**BRIEF**
Extract every line of the material below verbatim, leaving out the pictures.

--- START OF DATA ROWS ---

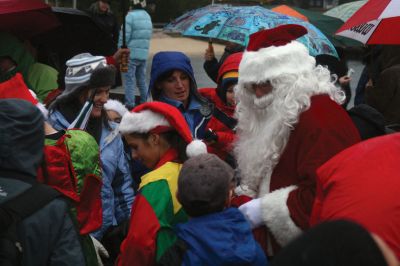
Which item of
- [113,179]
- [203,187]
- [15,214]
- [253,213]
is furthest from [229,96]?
[15,214]

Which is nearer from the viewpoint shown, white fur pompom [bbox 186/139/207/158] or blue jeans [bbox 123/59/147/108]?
white fur pompom [bbox 186/139/207/158]

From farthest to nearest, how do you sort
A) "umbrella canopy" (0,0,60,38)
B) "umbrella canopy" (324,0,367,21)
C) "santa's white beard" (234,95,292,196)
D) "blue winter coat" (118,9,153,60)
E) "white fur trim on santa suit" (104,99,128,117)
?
"blue winter coat" (118,9,153,60) → "umbrella canopy" (324,0,367,21) → "umbrella canopy" (0,0,60,38) → "white fur trim on santa suit" (104,99,128,117) → "santa's white beard" (234,95,292,196)

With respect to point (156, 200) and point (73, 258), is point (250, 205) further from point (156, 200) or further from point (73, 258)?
point (73, 258)

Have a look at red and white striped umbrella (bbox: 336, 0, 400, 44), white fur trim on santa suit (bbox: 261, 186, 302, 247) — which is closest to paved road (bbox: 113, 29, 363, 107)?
red and white striped umbrella (bbox: 336, 0, 400, 44)

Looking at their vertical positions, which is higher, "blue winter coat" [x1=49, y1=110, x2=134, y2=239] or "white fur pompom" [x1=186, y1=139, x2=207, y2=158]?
"white fur pompom" [x1=186, y1=139, x2=207, y2=158]

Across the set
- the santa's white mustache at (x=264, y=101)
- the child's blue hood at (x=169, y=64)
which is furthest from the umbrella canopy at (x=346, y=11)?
the santa's white mustache at (x=264, y=101)

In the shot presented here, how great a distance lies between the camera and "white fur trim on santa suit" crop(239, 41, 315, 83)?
10.5 feet

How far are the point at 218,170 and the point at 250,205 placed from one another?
0.40 m

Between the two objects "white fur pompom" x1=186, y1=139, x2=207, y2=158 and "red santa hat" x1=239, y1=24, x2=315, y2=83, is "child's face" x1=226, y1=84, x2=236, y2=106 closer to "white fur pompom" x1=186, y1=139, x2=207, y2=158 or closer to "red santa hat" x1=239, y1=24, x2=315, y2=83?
"red santa hat" x1=239, y1=24, x2=315, y2=83

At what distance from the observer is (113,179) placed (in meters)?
4.11

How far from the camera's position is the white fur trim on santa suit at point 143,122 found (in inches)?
125

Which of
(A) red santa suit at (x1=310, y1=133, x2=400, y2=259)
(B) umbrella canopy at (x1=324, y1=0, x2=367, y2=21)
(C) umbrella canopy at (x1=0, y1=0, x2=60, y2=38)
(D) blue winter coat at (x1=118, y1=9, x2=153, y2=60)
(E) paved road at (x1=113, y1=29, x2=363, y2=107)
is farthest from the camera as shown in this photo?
(E) paved road at (x1=113, y1=29, x2=363, y2=107)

--- END OF DATA ROWS ---

**SOLUTION TO THIS PROBLEM**
Which item of
- [113,179]
- [203,187]
- [15,214]
- [253,213]
is furthest from [229,96]?
[15,214]

Which is nearer from the viewpoint shown, white fur pompom [bbox 186/139/207/158] or blue jeans [bbox 123/59/147/108]?
white fur pompom [bbox 186/139/207/158]

From farthest to nearest, how do you sort
A) "umbrella canopy" (0,0,60,38)
B) "umbrella canopy" (324,0,367,21)
C) "santa's white beard" (234,95,292,196)
D) "blue winter coat" (118,9,153,60)
E) "white fur trim on santa suit" (104,99,128,117)
?
"blue winter coat" (118,9,153,60) → "umbrella canopy" (324,0,367,21) → "umbrella canopy" (0,0,60,38) → "white fur trim on santa suit" (104,99,128,117) → "santa's white beard" (234,95,292,196)

With respect to point (156, 200) and point (73, 258), is point (250, 205) further from point (156, 200) or further from point (73, 258)?
point (73, 258)

Have a look at red and white striped umbrella (bbox: 336, 0, 400, 44), white fur trim on santa suit (bbox: 261, 186, 302, 247) — which is closest to paved road (bbox: 113, 29, 363, 107)?
red and white striped umbrella (bbox: 336, 0, 400, 44)

Looking at their vertical positions, which is higher, "blue winter coat" [x1=49, y1=110, x2=134, y2=239] or "white fur pompom" [x1=186, y1=139, x2=207, y2=158]?
"white fur pompom" [x1=186, y1=139, x2=207, y2=158]

Across the set
- the santa's white mustache at (x=264, y=101)
- the child's blue hood at (x=169, y=64)
which is furthest from the umbrella canopy at (x=346, y=11)?
the santa's white mustache at (x=264, y=101)

In the shot presented here, how great a distance lies between the camera and "white fur trim on santa suit" crop(239, 41, 315, 83)?
10.5 feet

How far are the point at 218,170 and the point at 250,205 placed from one another?
0.40 m

Between the two objects "white fur pompom" x1=186, y1=139, x2=207, y2=158 and "red santa hat" x1=239, y1=24, x2=315, y2=83, is "child's face" x1=226, y1=84, x2=236, y2=106 closer to "white fur pompom" x1=186, y1=139, x2=207, y2=158 or closer to "red santa hat" x1=239, y1=24, x2=315, y2=83?
"red santa hat" x1=239, y1=24, x2=315, y2=83

At what distance from the observer is (113,179) placed (in meters)?
4.11

How far from the camera's position is the white fur trim on santa suit at point 143,122 found (in inches)?
125

Which of
(A) red santa suit at (x1=310, y1=133, x2=400, y2=259)
(B) umbrella canopy at (x1=324, y1=0, x2=367, y2=21)
(C) umbrella canopy at (x1=0, y1=0, x2=60, y2=38)
(D) blue winter coat at (x1=118, y1=9, x2=153, y2=60)
(E) paved road at (x1=113, y1=29, x2=363, y2=107)
is farthest from the camera as shown in this photo?
(E) paved road at (x1=113, y1=29, x2=363, y2=107)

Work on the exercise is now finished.